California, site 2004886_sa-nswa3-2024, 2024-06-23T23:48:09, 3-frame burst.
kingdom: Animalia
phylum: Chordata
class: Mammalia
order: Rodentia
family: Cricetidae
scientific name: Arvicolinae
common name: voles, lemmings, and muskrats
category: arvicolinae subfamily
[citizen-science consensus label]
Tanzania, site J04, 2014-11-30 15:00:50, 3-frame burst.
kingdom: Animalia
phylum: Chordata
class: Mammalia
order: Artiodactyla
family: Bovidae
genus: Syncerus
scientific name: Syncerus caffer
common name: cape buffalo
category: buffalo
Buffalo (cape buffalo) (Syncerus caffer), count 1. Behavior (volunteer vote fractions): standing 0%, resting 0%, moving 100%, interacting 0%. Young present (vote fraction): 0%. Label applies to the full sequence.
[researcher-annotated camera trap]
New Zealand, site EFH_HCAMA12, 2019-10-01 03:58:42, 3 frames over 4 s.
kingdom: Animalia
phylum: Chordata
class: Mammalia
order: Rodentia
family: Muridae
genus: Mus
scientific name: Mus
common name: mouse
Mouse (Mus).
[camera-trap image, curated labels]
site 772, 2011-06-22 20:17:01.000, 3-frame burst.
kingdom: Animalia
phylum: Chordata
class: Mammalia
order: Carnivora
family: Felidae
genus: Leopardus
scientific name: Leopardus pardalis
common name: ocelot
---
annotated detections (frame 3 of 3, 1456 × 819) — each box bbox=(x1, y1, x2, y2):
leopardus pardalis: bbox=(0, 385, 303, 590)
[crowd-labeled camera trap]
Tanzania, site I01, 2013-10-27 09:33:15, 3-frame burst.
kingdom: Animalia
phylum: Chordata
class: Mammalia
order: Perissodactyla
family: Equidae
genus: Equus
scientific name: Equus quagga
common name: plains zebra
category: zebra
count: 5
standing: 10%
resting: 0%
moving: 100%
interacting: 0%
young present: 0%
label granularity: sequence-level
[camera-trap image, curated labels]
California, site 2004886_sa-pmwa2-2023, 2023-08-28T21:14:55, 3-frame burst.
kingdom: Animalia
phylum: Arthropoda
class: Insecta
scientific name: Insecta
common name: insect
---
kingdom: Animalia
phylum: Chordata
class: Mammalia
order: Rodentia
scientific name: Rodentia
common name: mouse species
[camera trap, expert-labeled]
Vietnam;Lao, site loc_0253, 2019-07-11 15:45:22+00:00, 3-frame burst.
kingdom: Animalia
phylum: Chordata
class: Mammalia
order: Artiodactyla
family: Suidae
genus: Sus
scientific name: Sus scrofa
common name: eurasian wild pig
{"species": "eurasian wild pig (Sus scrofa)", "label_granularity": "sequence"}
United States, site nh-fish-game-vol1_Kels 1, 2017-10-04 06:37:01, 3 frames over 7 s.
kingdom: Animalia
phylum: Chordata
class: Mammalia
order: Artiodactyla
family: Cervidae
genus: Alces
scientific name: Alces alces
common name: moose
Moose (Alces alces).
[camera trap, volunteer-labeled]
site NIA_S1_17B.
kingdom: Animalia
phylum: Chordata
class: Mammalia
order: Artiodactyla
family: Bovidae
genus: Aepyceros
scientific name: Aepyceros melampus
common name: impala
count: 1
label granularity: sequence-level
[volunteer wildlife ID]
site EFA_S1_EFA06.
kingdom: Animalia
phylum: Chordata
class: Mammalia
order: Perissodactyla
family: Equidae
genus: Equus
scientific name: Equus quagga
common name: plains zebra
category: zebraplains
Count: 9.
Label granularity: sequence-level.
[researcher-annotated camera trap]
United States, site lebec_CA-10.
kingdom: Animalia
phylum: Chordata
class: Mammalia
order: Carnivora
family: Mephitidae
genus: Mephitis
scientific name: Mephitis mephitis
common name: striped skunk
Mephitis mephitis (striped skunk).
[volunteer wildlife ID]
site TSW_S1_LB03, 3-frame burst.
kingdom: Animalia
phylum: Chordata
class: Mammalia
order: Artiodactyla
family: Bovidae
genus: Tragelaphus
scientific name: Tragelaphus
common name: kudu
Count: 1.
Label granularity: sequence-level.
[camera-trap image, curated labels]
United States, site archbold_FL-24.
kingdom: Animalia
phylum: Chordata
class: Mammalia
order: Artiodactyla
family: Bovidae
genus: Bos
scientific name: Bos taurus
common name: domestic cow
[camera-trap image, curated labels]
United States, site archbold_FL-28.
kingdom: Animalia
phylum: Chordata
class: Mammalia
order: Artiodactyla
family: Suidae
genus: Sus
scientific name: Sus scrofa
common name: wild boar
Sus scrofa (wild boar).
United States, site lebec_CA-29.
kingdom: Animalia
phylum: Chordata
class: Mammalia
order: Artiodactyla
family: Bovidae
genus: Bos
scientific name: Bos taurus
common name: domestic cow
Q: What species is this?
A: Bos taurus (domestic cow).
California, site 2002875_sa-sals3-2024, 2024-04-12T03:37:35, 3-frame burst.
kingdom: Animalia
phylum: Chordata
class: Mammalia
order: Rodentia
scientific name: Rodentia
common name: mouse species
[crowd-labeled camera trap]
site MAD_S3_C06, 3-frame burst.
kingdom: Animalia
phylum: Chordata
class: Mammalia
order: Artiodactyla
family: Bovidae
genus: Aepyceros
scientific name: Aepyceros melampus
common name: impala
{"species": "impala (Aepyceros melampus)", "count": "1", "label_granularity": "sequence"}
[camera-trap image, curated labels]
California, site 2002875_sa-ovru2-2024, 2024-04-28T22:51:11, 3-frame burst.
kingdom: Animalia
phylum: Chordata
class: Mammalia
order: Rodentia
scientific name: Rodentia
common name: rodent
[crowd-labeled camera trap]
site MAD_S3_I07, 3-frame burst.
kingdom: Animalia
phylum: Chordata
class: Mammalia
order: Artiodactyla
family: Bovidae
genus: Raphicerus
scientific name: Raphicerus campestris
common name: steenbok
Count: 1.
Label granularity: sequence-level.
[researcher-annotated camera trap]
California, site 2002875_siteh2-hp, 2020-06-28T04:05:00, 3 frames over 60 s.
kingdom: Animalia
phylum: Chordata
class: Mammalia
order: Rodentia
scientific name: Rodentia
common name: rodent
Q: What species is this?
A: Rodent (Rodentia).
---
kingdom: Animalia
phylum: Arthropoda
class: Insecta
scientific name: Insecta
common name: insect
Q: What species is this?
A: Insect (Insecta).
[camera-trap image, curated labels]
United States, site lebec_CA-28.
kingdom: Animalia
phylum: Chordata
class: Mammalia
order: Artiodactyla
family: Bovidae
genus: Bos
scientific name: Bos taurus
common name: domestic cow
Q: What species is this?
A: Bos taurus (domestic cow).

TRY IT
Repeat each record word for word.

RESPONSE AREA
California, site 2004886_sa-nswa3-2024, 2024-06-23T23:48:09, 3-frame burst.
kingdom: Animalia
phylum: Chordata
class: Mammalia
order: Rodentia
family: Cricetidae
scientific name: Arvicolinae
common name: voles, lemmings, and muskrats
category: arvicolinae subfamily
[citizen-science consensus label]
Tanzania, site J04, 2014-11-30 15:00:50, 3-frame burst.
kingdom: Animalia
phylum: Chordata
class: Mammalia
order: Artiodactyla
family: Bovidae
genus: Syncerus
scientific name: Syncerus caffer
common name: cape buffalo
category: buffalo
Buffalo (cape buffalo) (Syncerus caffer), count 1. Behavior (volunteer vote fractions): standing 0%, resting 0%, moving 100%, interacting 0%. Young present (vote fraction): 0%. Label applies to the full sequence.
[researcher-annotated camera trap]
New Zealand, site EFH_HCAMA12, 2019-10-01 03:58:42, 3 frames over 4 s.
kingdom: Animalia
phylum: Chordata
class: Mammalia
order: Rodentia
family: Muridae
genus: Mus
scientific name: Mus
common name: mouse
Mouse (Mus).
[camera-trap image, curated labels]
site 772, 2011-06-22 20:17:01.000, 3-frame burst.
kingdom: Animalia
phylum: Chordata
class: Mammalia
order: Carnivora
family: Felidae
genus: Leopardus
scientific name: Leopardus pardalis
common name: ocelot
---
annotated detections (frame 3 of 3, 1456 × 819) — each box bbox=(x1, y1, x2, y2):
leopardus pardalis: bbox=(0, 385, 303, 590)
[crowd-labeled camera trap]
Tanzania, site I01, 2013-10-27 09:33:15, 3-frame burst.
kingdom: Animalia
phylum: Chordata
class: Mammalia
order: Perissodactyla
family: Equidae
genus: Equus
scientific name: Equus quagga
common name: plains zebra
category: zebra
count: 5
standing: 10%
resting: 0%
moving: 100%
interacting: 0%
young present: 0%
label granularity: sequence-level
[camera-trap image, curated labels]
California, site 2004886_sa-pmwa2-2023, 2023-08-28T21:14:55, 3-frame burst.
kingdom: Animalia
phylum: Arthropoda
class: Insecta
scientific name: Insecta
common name: insect
---
kingdom: Animalia
phylum: Chordata
class: Mammalia
order: Rodentia
scientific name: Rodentia
common name: mouse species
[camera trap, expert-labeled]
Vietnam;Lao, site loc_0253, 2019-07-11 15:45:22+00:00, 3-frame burst.
kingdom: Animalia
phylum: Chordata
class: Mammalia
order: Artiodactyla
family: Suidae
genus: Sus
scientific name: Sus scrofa
common name: eurasian wild pig
{"species": "eurasian wild pig (Sus scrofa)", "label_granularity": "sequence"}
United States, site nh-fish-game-vol1_Kels 1, 2017-10-04 06:37:01, 3 frames over 7 s.
kingdom: Animalia
phylum: Chordata
class: Mammalia
order: Artiodactyla
family: Cervidae
genus: Alces
scientific name: Alces alces
common name: moose
Moose (Alces alces).
[camera trap, volunteer-labeled]
site NIA_S1_17B.
kingdom: Animalia
phylum: Chordata
class: Mammalia
order: Artiodactyla
family: Bovidae
genus: Aepyceros
scientific name: Aepyceros melampus
common name: impala
count: 1
label granularity: sequence-level
[volunteer wildlife ID]
site EFA_S1_EFA06.
kingdom: Animalia
phylum: Chordata
class: Mammalia
order: Perissodactyla
family: Equidae
genus: Equus
scientific name: Equus quagga
common name: plains zebra
category: zebraplains
Count: 9.
Label granularity: sequence-level.
[researcher-annotated camera trap]
United States, site lebec_CA-10.
kingdom: Animalia
phylum: Chordata
class: Mammalia
order: Carnivora
family: Mephitidae
genus: Mephitis
scientific name: Mephitis mephitis
common name: striped skunk
Mephitis mephitis (striped skunk).
[volunteer wildlife ID]
site TSW_S1_LB03, 3-frame burst.
kingdom: Animalia
phylum: Chordata
class: Mammalia
order: Artiodactyla
family: Bovidae
genus: Tragelaphus
scientific name: Tragelaphus
common name: kudu
Count: 1.
Label granularity: sequence-level.
[camera-trap image, curated labels]
United States, site archbold_FL-24.
kingdom: Animalia
phylum: Chordata
class: Mammalia
order: Artiodactyla
family: Bovidae
genus: Bos
scientific name: Bos taurus
common name: domestic cow
[camera-trap image, curated labels]
United States, site archbold_FL-28.
kingdom: Animalia
phylum: Chordata
class: Mammalia
order: Artiodactyla
family: Suidae
genus: Sus
scientific name: Sus scrofa
common name: wild boar
Sus scrofa (wild boar).
United States, site lebec_CA-29.
kingdom: Animalia
phylum: Chordata
class: Mammalia
order: Artiodactyla
family: Bovidae
genus: Bos
scientific name: Bos taurus
common name: domestic cow
Q: What species is this?
A: Bos taurus (domestic cow).
California, site 2002875_sa-sals3-2024, 2024-04-12T03:37:35, 3-frame burst.
kingdom: Animalia
phylum: Chordata
class: Mammalia
order: Rodentia
scientific name: Rodentia
common name: mouse species
[crowd-labeled camera trap]
site MAD_S3_C06, 3-frame burst.
kingdom: Animalia
phylum: Chordata
class: Mammalia
order: Artiodactyla
family: Bovidae
genus: Aepyceros
scientific name: Aepyceros melampus
common name: impala
{"species": "impala (Aepyceros melampus)", "count": "1", "label_granularity": "sequence"}
[camera-trap image, curated labels]
California, site 2002875_sa-ovru2-2024, 2024-04-28T22:51:11, 3-frame burst.
kingdom: Animalia
phylum: Chordata
class: Mammalia
order: Rodentia
scientific name: Rodentia
common name: rodent
[crowd-labeled camera trap]
site MAD_S3_I07, 3-frame burst.
kingdom: Animalia
phylum: Chordata
class: Mammalia
order: Artiodactyla
family: Bovidae
genus: Raphicerus
scientific name: Raphicerus campestris
common name: steenbok
Count: 1.
Label granularity: sequence-level.
[researcher-annotated camera trap]
California, site 2002875_siteh2-hp, 2020-06-28T04:05:00, 3 frames over 60 s.
kingdom: Animalia
phylum: Chordata
class: Mammalia
order: Rodentia
scientific name: Rodentia
common name: rodent
Q: What species is this?
A: Rodent (Rodentia).
---
kingdom: Animalia
phylum: Arthropoda
class: Insecta
scientific name: Insecta
common name: insect
Q: What species is this?
A: Insect (Insecta).
[camera-trap image, curated labels]
United States, site lebec_CA-28.
kingdom: Animalia
phylum: Chordata
class: Mammalia
order: Artiodactyla
family: Bovidae
genus: Bos
scientific name: Bos taurus
common name: domestic cow
Q: What species is this?
A: Bos taurus (domestic cow).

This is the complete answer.